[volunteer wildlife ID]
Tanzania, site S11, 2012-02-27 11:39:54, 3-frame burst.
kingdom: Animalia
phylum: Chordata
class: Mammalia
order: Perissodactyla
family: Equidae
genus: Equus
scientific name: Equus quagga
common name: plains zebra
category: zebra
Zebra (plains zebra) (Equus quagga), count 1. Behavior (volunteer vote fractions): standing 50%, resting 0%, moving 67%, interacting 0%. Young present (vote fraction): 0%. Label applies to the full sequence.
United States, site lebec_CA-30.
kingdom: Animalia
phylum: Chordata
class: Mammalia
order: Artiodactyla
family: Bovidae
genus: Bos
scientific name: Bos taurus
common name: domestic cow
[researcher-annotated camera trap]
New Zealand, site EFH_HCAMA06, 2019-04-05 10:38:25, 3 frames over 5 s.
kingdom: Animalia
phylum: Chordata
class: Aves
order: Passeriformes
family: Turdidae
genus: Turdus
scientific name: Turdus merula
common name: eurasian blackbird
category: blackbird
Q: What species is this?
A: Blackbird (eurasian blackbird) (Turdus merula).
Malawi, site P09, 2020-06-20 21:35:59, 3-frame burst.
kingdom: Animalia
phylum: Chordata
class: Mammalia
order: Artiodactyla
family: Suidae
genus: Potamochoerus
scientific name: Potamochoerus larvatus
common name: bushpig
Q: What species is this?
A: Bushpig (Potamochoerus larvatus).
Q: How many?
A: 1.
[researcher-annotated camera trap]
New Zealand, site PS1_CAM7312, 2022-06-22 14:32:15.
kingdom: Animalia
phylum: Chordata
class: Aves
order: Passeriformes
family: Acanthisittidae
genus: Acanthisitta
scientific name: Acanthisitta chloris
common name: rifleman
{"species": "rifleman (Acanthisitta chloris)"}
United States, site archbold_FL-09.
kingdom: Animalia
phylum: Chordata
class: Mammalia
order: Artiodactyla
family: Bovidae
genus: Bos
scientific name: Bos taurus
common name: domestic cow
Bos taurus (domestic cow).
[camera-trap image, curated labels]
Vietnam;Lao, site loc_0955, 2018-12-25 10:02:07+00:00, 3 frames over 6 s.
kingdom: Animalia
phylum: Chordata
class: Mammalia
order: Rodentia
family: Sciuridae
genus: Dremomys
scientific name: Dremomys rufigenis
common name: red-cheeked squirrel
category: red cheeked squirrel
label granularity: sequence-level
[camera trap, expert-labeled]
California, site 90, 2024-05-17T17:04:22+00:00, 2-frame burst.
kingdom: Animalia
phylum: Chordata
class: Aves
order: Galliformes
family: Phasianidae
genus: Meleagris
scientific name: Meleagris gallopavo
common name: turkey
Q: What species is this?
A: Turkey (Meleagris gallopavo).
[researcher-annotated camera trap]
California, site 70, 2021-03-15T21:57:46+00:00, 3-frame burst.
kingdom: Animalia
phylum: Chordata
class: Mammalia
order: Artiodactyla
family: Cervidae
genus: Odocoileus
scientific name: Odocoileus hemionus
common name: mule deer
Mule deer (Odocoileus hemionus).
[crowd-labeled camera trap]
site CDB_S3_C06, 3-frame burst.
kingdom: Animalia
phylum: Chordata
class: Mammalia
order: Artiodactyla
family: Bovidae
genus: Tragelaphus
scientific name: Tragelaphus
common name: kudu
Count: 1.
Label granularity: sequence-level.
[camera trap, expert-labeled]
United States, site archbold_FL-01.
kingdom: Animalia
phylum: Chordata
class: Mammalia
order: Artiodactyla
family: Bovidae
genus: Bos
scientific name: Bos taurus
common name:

Problem description: In the records above, return precisely the line containing "common name: kudu" and each line that comes after it, up to the final one.

Result:
common name: kudu
Count: 1.
Label granularity: sequence-level.
[camera trap, expert-labeled]
United States, site archbold_FL-01.
kingdom: Animalia
phylum: Chordata
class: Mammalia
order: Artiodactyla
family: Bovidae
genus: Bos
scientific name: Bos taurus
common name:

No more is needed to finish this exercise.